On June 23rd, I called Aetna (after the 6th such promise broken on returned calls), and was informed that my claim had been denied due to 'lack of functional testing' that I had previously been told was not required by the same adjustor that denied the claim...but that I could appeal.
I should know back from my attorney by Wednesday whether or not we go ahead with the lawsuit. It is my honest opinion as a licensed agent in my state that this company skirted it's legal duty in my state to timely process my claim, and further denied it illegally, which I intend to reclaim in court. I find it sad to read so many other complaints even far more attrocious than mine!
My credit went from perfect to poor from April to July, we are in danger of losing everything due to the negligence of this company. I may lose my job, not being released to return to work and unable to collect payment on premiums I paid in trust to this company. My spouse has to look for a second job, my teenage son had to get a job to help out, we had to pull our daughter out of preschool.
I am forced to self pay my medical insurance premiums at over $500 per month in order to keep coverage I need to seek treatment for my osteoarthritis (sustained in auto accident, I'm 36), degenerative disc disease, and the depression and PTSD resulting from my injuries. I have to forego physical therapy because I cannot afford the copays, live in pain because I cannot afford my pain medication, and cannot seek community resources because I technically still have a job.
Todd of Rising Sun IN (06/29/08) I have been on long term disabilty since Oct.2005, ssi completly disabled me May 2007. I have had problems with aetna since the beginning . aetna wants the doctor to fill out forms every month as to my health.
my doctores have said every time that i am completly disabled ssi has that i am and yet aetna does not believe any one. I only get 173 a month from aetna my doctor charges me every time to do this he says ,i've told them ever time he is completly disabled. Now i'm not even getting the 173 from aetna because they want the doctor to fill out another form.

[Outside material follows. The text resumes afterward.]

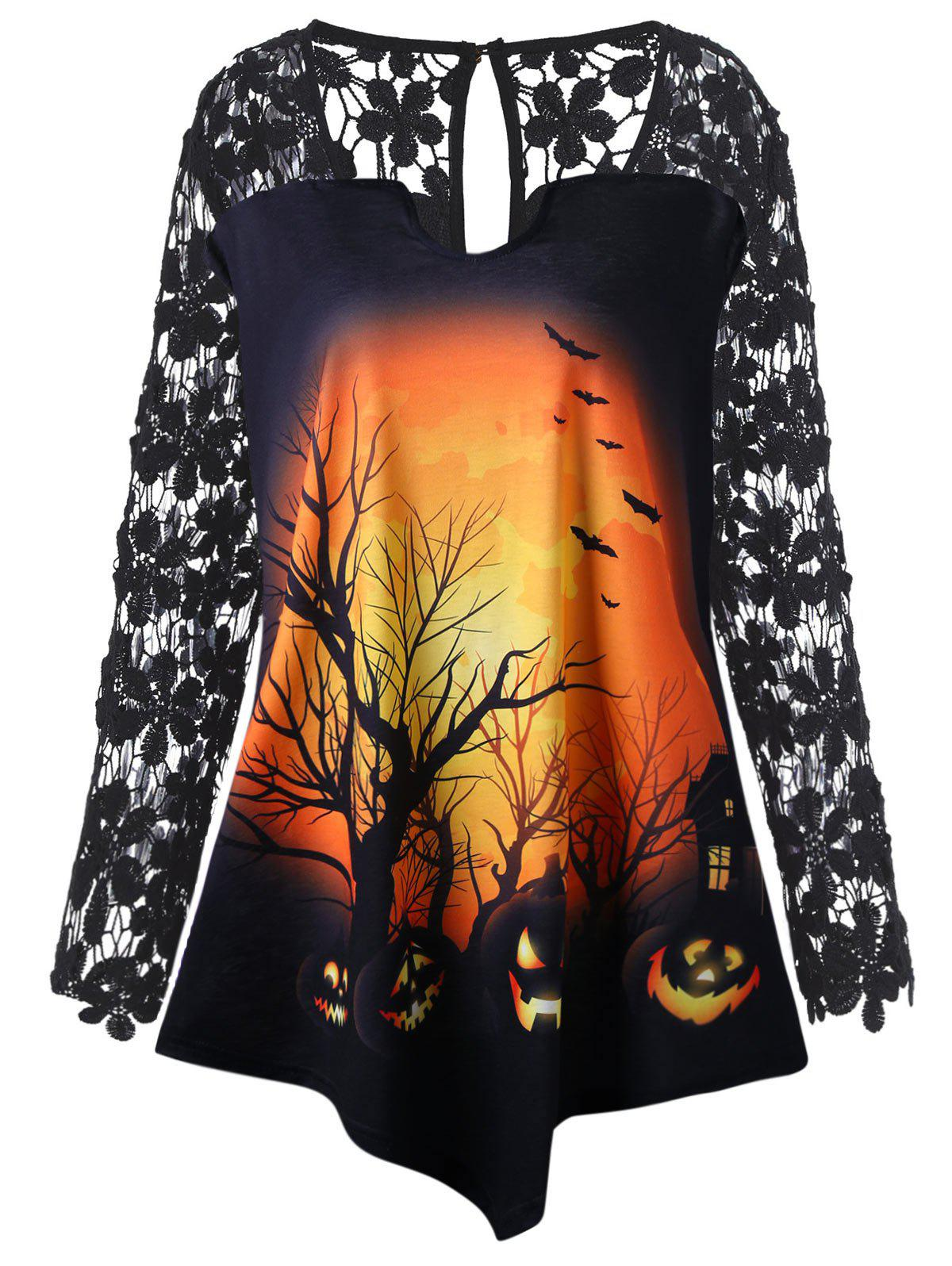 Plus Size Halloween Pumpkin Lace Insert Tunic T-shirt - BLACK 5XL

Donald of Amherst NY (11/21/05) I have been on short term disability since june 25 2005, as required, when Aetna sent me forms that required my doctor fill out answering questions related to my disability. My std. was approved for 2 periods the second ending on 11/15/05. I had received the form Aetna sent to again extend the std. for another period, and took it to my Doctor, and he answered all of the questions and I faxed it to Aetna on 10/23/05. Reading this form indicated that it was apparent that I would also be seeking Long term disability.

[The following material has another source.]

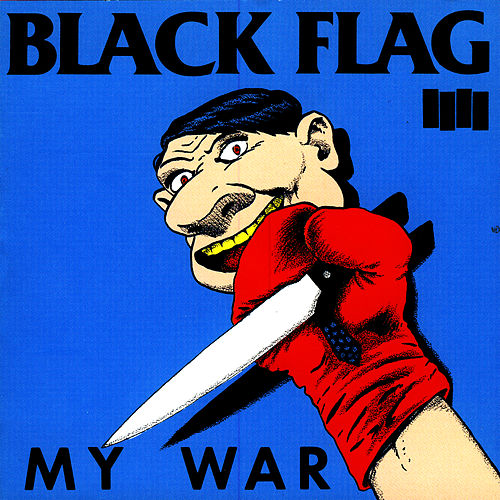 My War by Black Flag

Due to a lack of information about the date this would begin, I called Aetna and was told that another Individual handled Ltd. and that his name was Steve S. I was advised by Steve that there would be a 45 day wait for my Ltd to be approved,and that during this period I would not be receiving any income. As this was unacceptable, I asked what would be needed to get this Ltd process shortened,and what could I do to get the ball rolling, Steve advised me that he would review the last doctor report, from 10/17/05.
I received a call from Tiffany, advising me that I needed reports from the orthopedic surgeons who operated on both of my elbows, for what I believed was for the Ltd question, and that I would have to sign a release of information form for that information to be sent. I went to the surgeons office and signed the forms the following day. From Aetna I hear nothing, so on 11/5/05 I again call Aetna and spoke to Tiffany, She then advised me that my Std has not been approved past 11/15/05,I asked her why, and she somewhat rudely said that she still had not received the forms from the surgeons, and without them there would be no extension. I was shocked to hear this as again I thought that the surgeons reports were to eliminate the 45 day Ltd wait.
I have on several instances offered to go to any doctor of their choice for x-rays, exaimination or whatever would expedite this, I was told it was not needed my complaint, why does it take almost a full month for approval?
Vicki of Centralia WA (11/08/05) I have been on LTD for quite some time, I was supposed to get 60% of my pay while on LTD. Aetna is my LTD company under contract, and they are to make up the balance to the 60% wage mark after Social Security Disability kicks in. Since SSD can take up to 18 months or so to kick in after you apply, Aetna was my ONLY source of income once I got sick. Unfortunately, they have such incompetent employees and such a lame company morality, someone sitting at a desk hundreds if not thousands of miles away decided I was not sick anymore and stopped my disability payments completely.
This employee did NOT contact me or my doctor before doing this, and once this happens, it is a 6 month appeal process. I had moved into a house, put a large down payment on it, figuring I was going to get well and get back to work at sometime in the future. Well, this action by Aetna caused me to lose my house, I also lost my car, and lost my belongings, which were in storage since I had no place to live and could not pay the bill. Aetna finally sent me to their own doctor, probably expecting him to agree with them since he was paid by them, but he got real mad after testing me for about 6 hours, and said not only was I still sick, but Aetna had made me SICKER by their pulling the finanacial rug out from under me!
I mean, how well can you get when your financial situation is put in the toilet by the very company you heard for years would 'help you when or if you got sick'? There was NO apology from Aetna at this treatment, they just started paying me again, but a bit later, they stopped again, that was about 2 years ago, and altho now I have SSD, it is not enough to live on without that Aetna payment, so I have had to change houses again, for a 3rd time in 5 years, trying to start over. I fully believe that I could have been back in the work force by now if Aetna had not started screwing with my disability payments.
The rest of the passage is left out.